映画「秒速5センチメートル」の感想・レビュー!

今回レビューするのは、新海誠監督のアニメ映画「秒速5センチメートル」。

プライムビデオでも19年7月1日から配信が開始されました。

個人的にはこれまで公開された7作品の中でも、「最も濃い新海ワールド」を味わうことができる作品だと思っています。

見どころ!

  • 新海作品ならではの美しい映像と音楽
  • 胸をしめつけるようなせつない恋の物語
  • 見終わったあとの大きな余韻

巷ではある種の「破壊力」がすごい作品としても有名です。(;´∀`)

あまり万人向けではないかもしれませんが、それゆえの濃密なストーリーを体験できる作品となっています。

カヌー

精神的にダメージを受ける場合もあるので、観るタイミングには注意しましょう。(わりとガチです)

作品について

製作・キャスト

  • 監督 新海誠
  • 公開 2007年
  • 上映時間 63分
  • 主演 水橋研二(遠野貴樹役)、近藤好美(篠原明里役)、花村怜美(澄田香苗役)
  • 主題歌 「One more time,One more chance」(山崎まさよし)
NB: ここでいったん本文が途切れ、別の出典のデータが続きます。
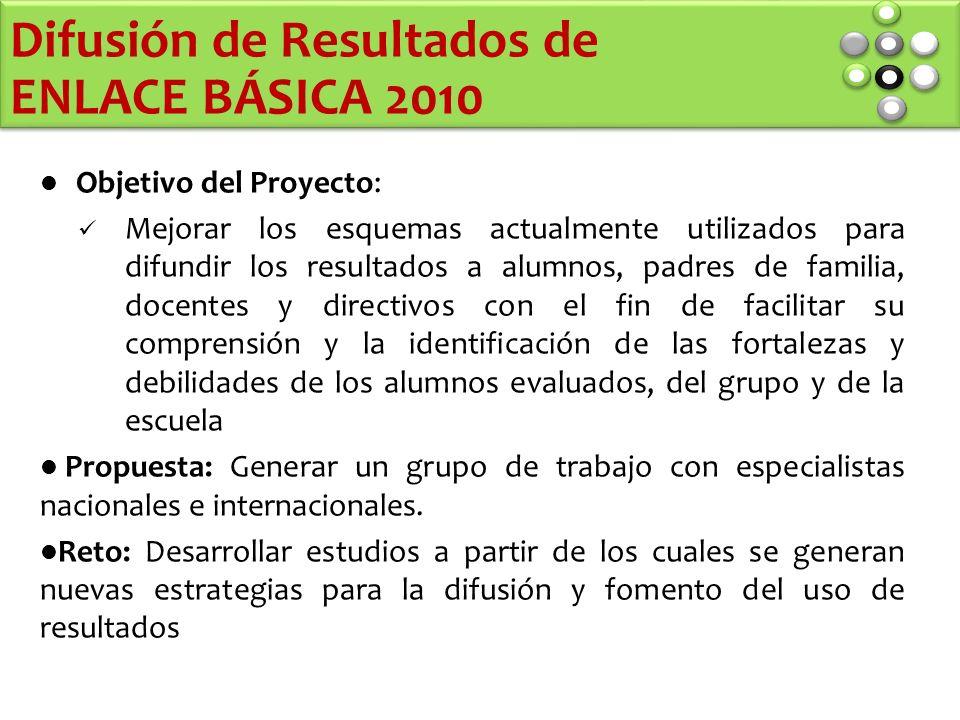 Universo de atención Estado de México Escuelas Muestra Controlada* *Están consideradas la muestra controlada por las AEE (MAEE) y las Escuelas controladas con el apoyo de los OSFAE (MDGE)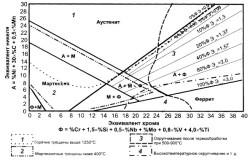 Диаграмма результативности легирования нержавеющих сплавов тем или иным элементом.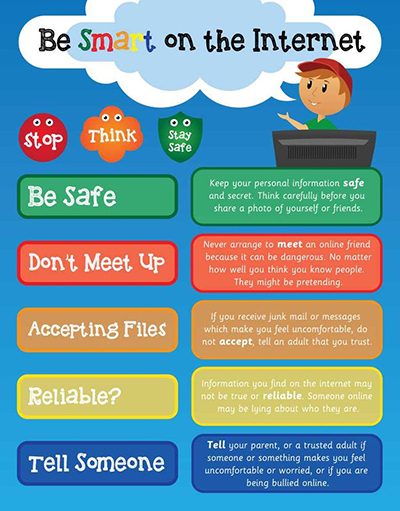 Internet+Safety+Panels1.jpg
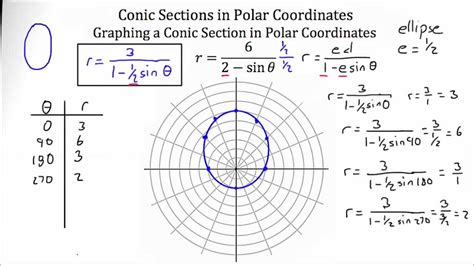 Conic Sections Polar Coordinates conic sections polar coordinate system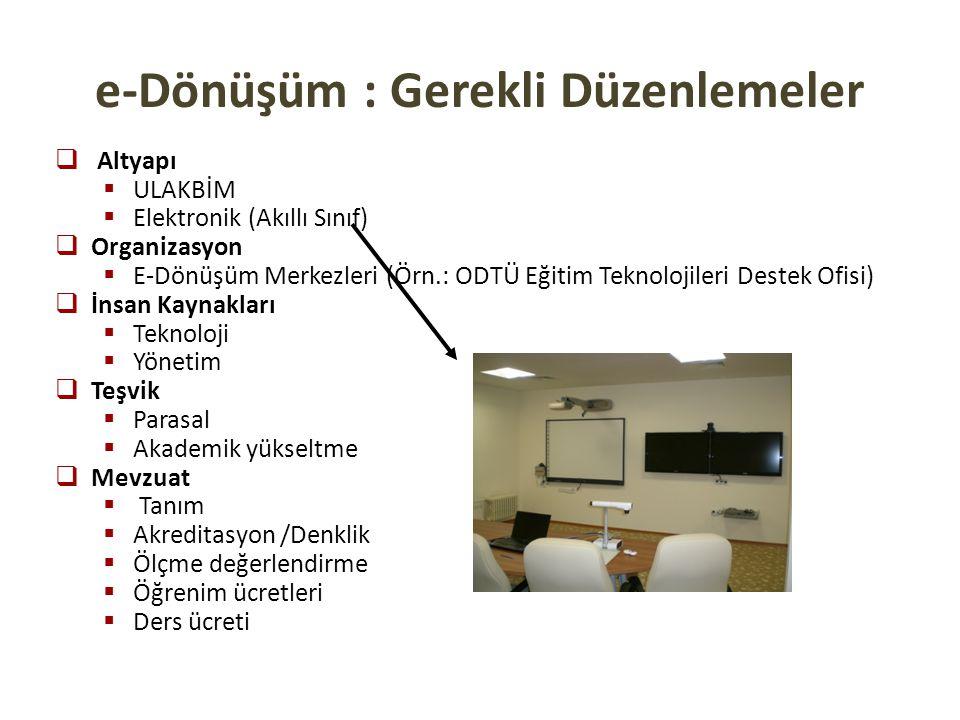 e-Dönüşüm : Gerekli Düzenlemeler  Altyapı  ULAKBİM  Elektronik (Akıllı Sınıf)  Organizasyon  E-Dönüşüm Merkezleri (Örn.: ODTÜ Eğitim Teknolojiler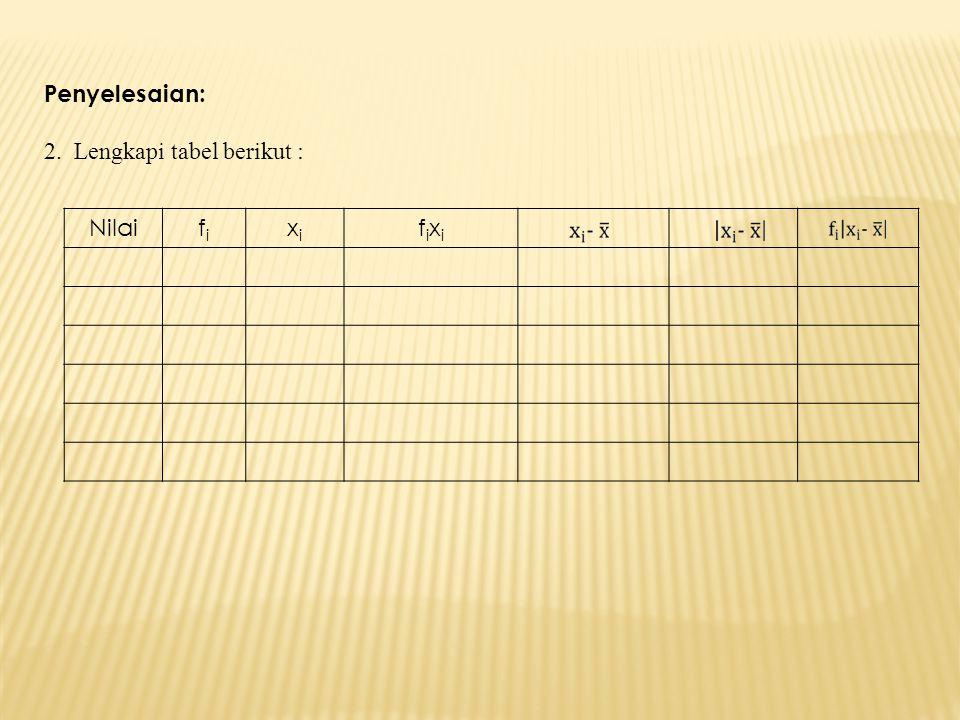 Penyelesaian: 2. Lengkapi tabel berikut : Nilai fi xi fixi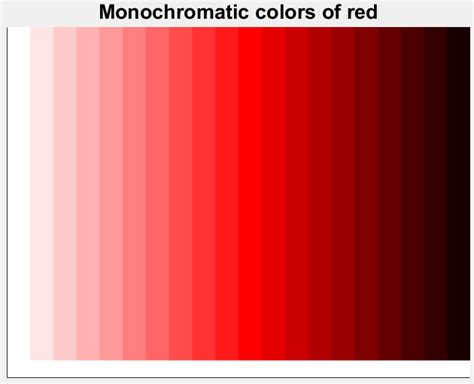 monochromatic color matlab drawing monochromatic colors of a hue stack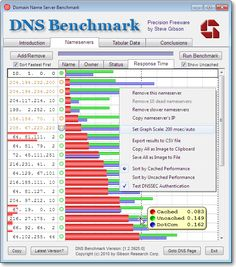 Find out if your DNS servers are actually the fastest. You'll be surprised :)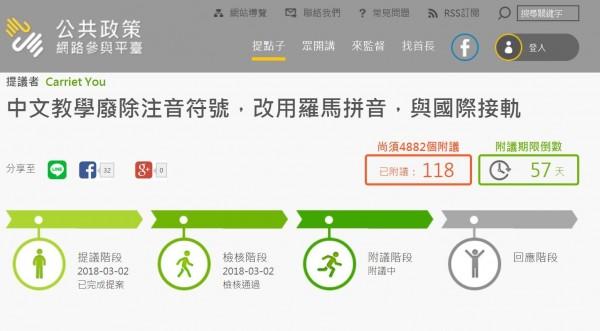 2日時有網友在「公共政策網路參與平台」上提案,認為中文教學要廢除注音符號,改用羅馬拼音,與國際接軌。不過截至今晚7點,只有118人附議,離5000人連署門檻仍有一大段距離。(圖擷取自公共政策網路參與平台」網站)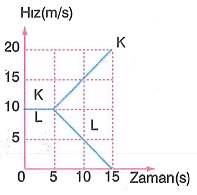 ygs-fizik-kuvvet-testleri-120.
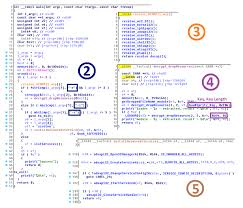 Meaning Of The Polish Flag Demystifying Targeted Malware Used Against Polish Banks
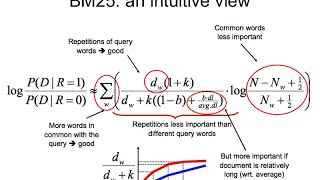 BIR.19 The Okapi BM25 formula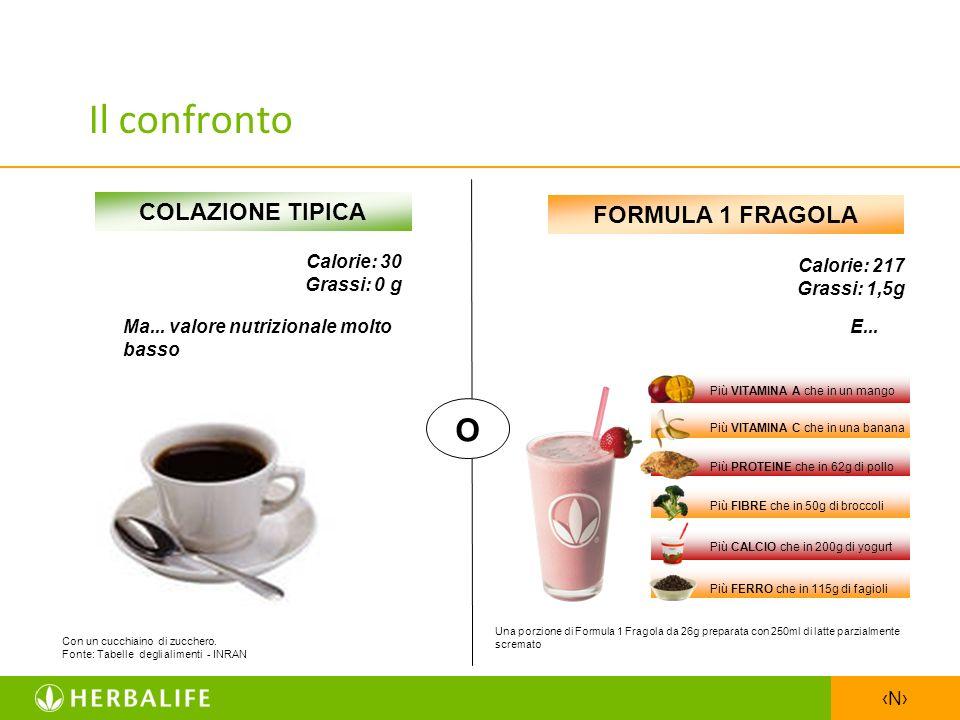 Il confronto O COLAZIONE TIPICA FORMULA 1 FRAGOLA Calorie: 30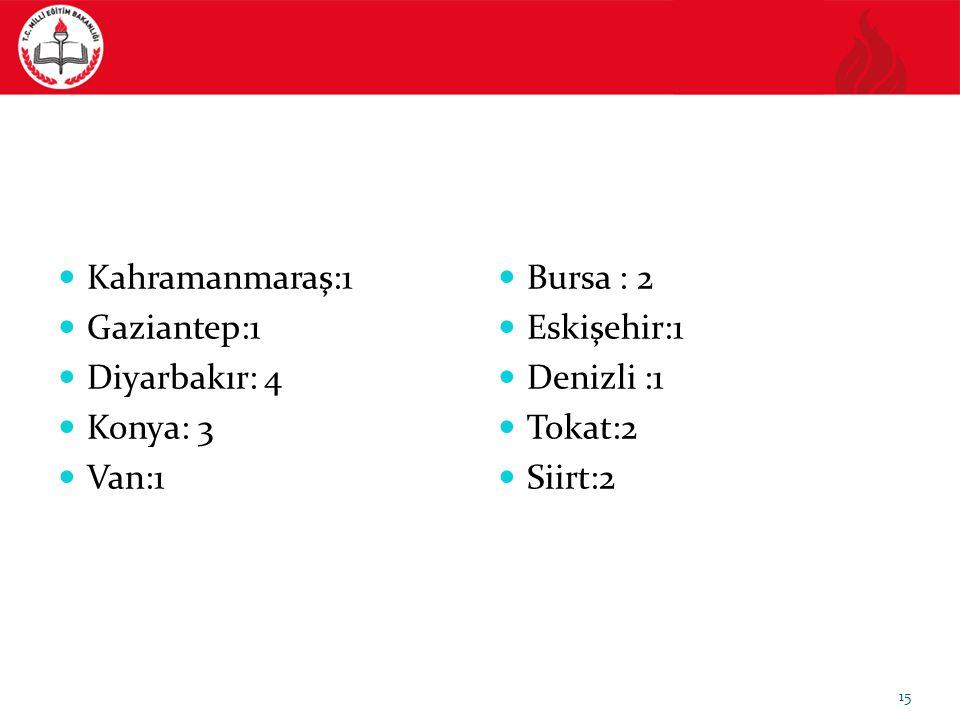 Kahramanmaraş:1 Gaziantep:1. Diyarbakır: 4. Konya: 3. Van:1. Bursa : 2. Eskişehir:1. Denizli :1.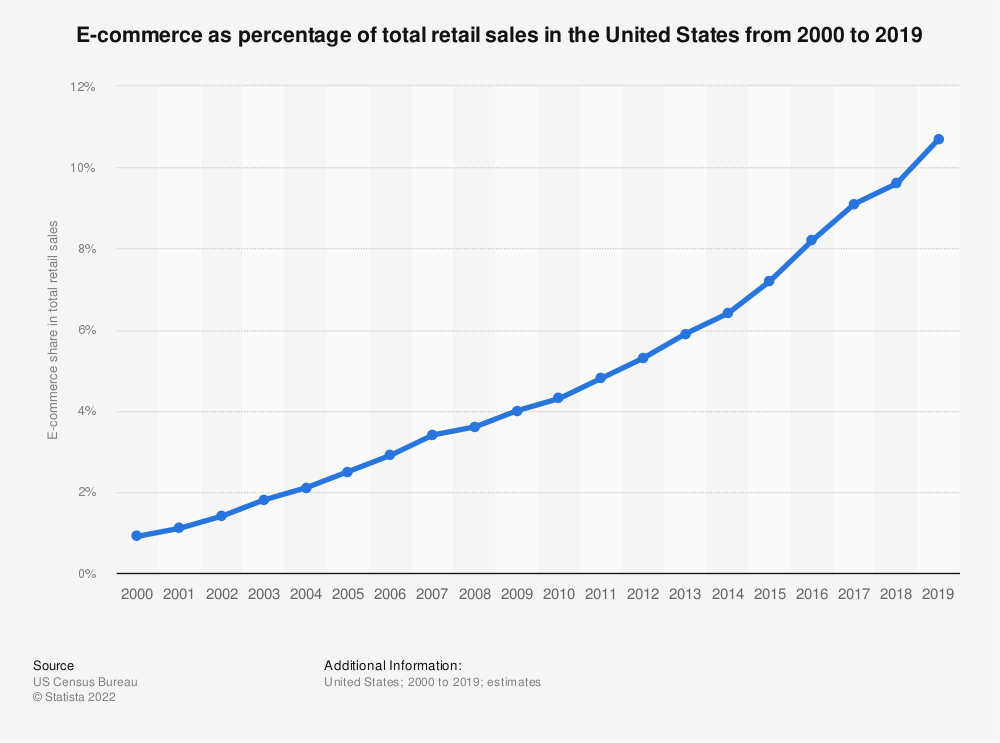 Statistic: E-commerce as percentage of total retail sales in the United States from 2000 to 2016 | Statista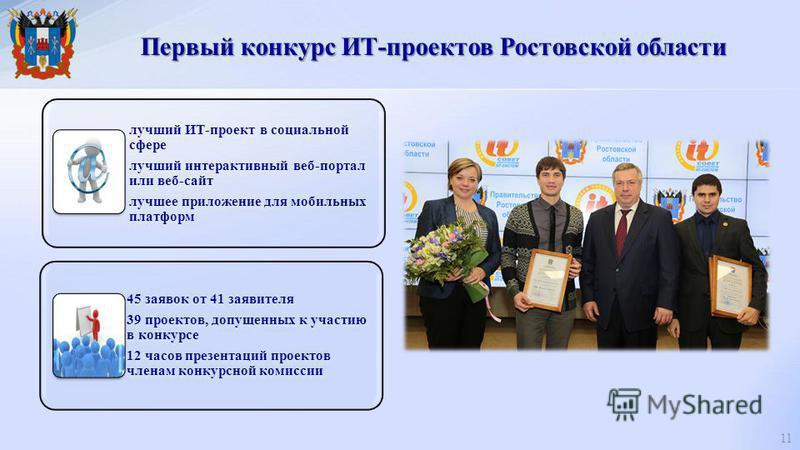 Первый конкурс ИТ-проектов Ростовской области 11 лучший ИТ-проект в социальной сфере лучший интерактивный веб-портал или веб-сайт лучшее приложение для мобильных платформ 45 заявок от 41 заявителя 39 проектов, допущенных к участию в конкурсе 12 часов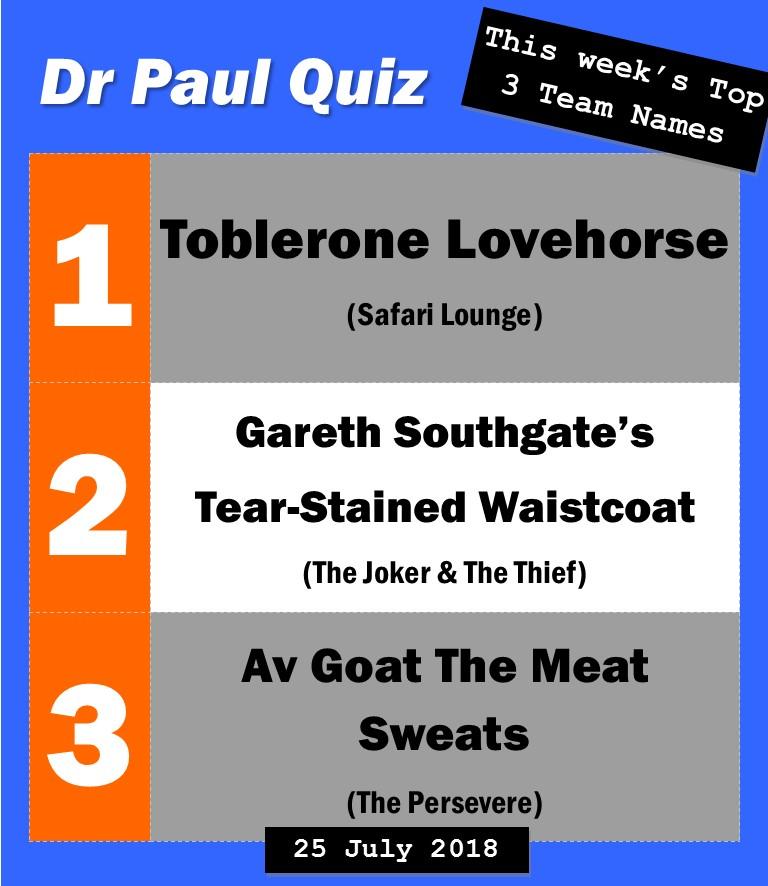 Pub Quiz Team Names at Dr Paul Quiz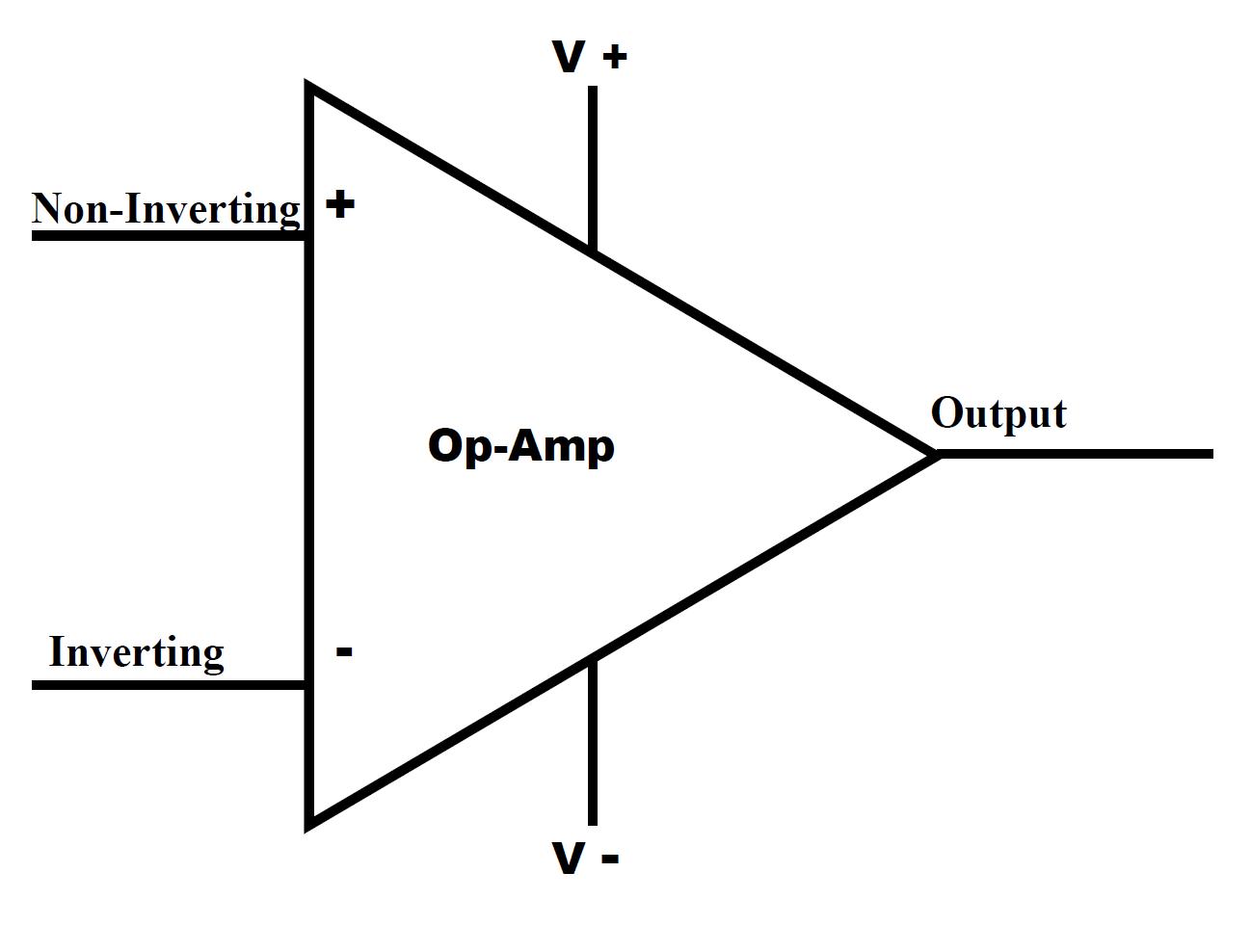 Op Amps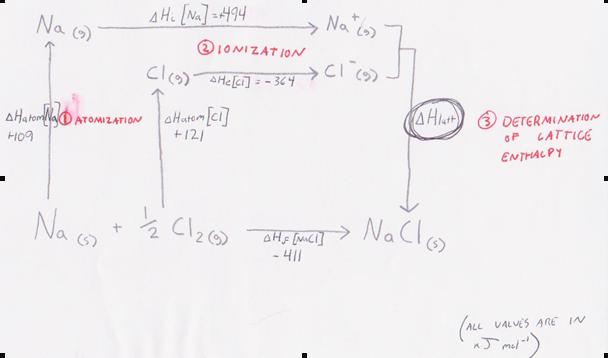 IB Chem Helper: 15. Energetics HL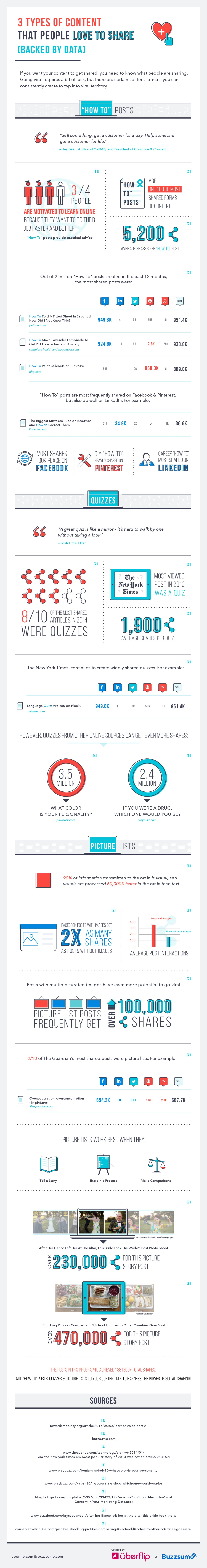 3-types-of-content-that-people-love-to-share-backed-by-data-infographic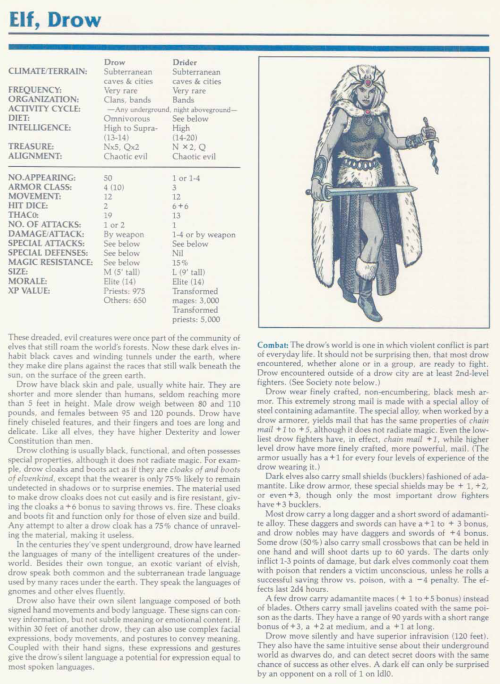 fey-mimicry-drow-elf-tsr-2140a-monstrous-manual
新海誠監督によるアニメーション映画の3作目にあたる本作。

新海作品がまだそれほど広く世間に認知されていなかったころの作品です。

今でこそ「君の名は。」や「天気の子」の名前も挙がると思いますが、それ以前は新海誠=秒速というくらい強いイメージがありました。

13年という年月を重ねた今なお、根強い人気を誇る作品です。

結構前の作品なんだね。

ワンコ

 

カヌー

そうですね。

でも「実写以上に美しい」と言われる映像美は、今に通じるものがあると思います。

「秒速5センチメートル」あらすじ

あらすじ

「秒速5センチメートルなんだって。桜の落ちるスピード。」

遠野貴樹篠原明里は精神的にどこかよく似ていた。

グラウンドよりは図書室が好きで、大人数で遊ぶよりは2人の方が好き。

そんな子供だった。

自然と一緒にいることが多くなり、互いに欠かすことのできない存在となっていく。

「このまま一緒に大人になっていける」

そう漠然と思っていたが、明里は栃木へ、翌年には貴樹の九州への引っ越しが決まってしまう。

もう会えなくなるかもしれない─。

そう考えた2人は最後にもう一度会う約束をし、貴樹は明里の待つ岩舟へと向かうのだった。

物語は「桜花抄」、「コスモナウト」、「秒速5センチメートル」の3話構成で描かれていきます。

一貫して描かれるのは、主人公である貴樹の物語。

「桜花抄」でのとある出来事が、貴樹の人生に大きな変化をもたらします。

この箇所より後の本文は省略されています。